Legislation (S-842) pending a Senate vote that generally would bar agencies from asking an applicant about any criminal record as an initial screening step “balances the need for an enforcement mechanism with the overall goal of encouraging federal agencies to consider hiring individuals with a criminal history when they are otherwise qualified for the position,” a Senate report on the bill says.
It says that other levels of government and many private employers already have adopted similar “ban the box” policies–named for a real or figurative box on an application asking about criminal history–and that the bill “simply addresses the timing” of when in the hiring process a federal agency will learn that information, moving it to after a conditional job offer is made.
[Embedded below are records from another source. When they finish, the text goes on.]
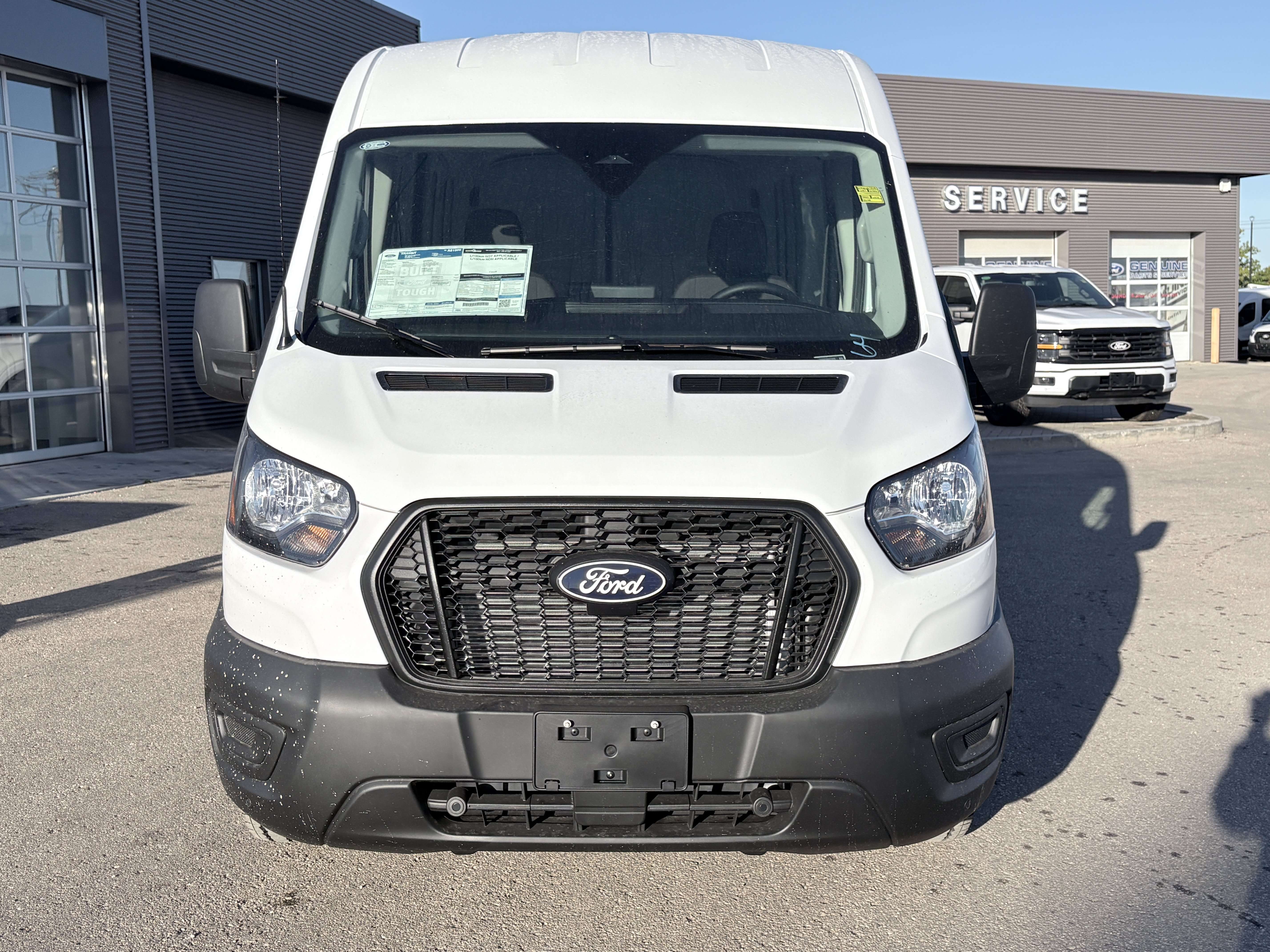 2027 Ford Transit Cargo Van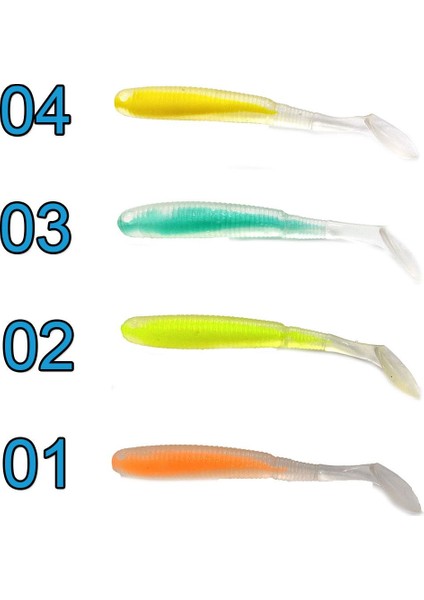 Playful Soft Baits 75Mm 3.2Gr Silikon Yem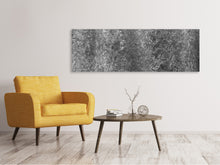 Laden Sie das Bild in den Galerie-Viewer, Leinwandbild Panorama Beton Abstrakt
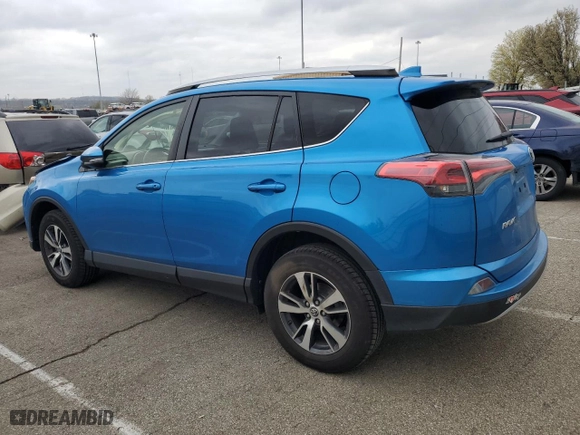 2016 Toyota RAV4 XLE with VIN JTMRFREV3GD182147, listed as a Copart auction lot 52833195 with 69,256 mi miles and Salvage Title. Bid and sale history available at carsss.com. Image 2.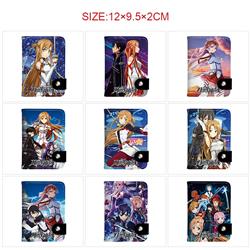 Sword art online anime wallet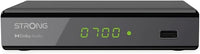 Strong SRT8119 - Decodificador TDT Full HD -DVB-T2 - Compatible con HEVC265 - Receptor/sintonizador de TV con función grabadora (HDMI, euroconector, USB, Dolby Digital Plus)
Most agencies already put off that inquiry until later in the hiring process, it adds, and the bill would allow various exceptions, including for certain jobs involving security, law enforcement or unsupervised presence with children, as well as when training is required before even an initial job offer can be made. Those provisions largely would put into law policies ordered by the Obama administration that have been left in place by the Trump administration.
The legislation also does not prohibit employers from conducting outside research into job candidates, nor does it prohibit candidates from voluntarily disclosing their criminal history earlier before the conditional offer stage. The legislation is silent on the issue of background and credit checks for employment. Under existing law, any employers must request consent to conduct a background or credit check on an applicant for employment,” it adds.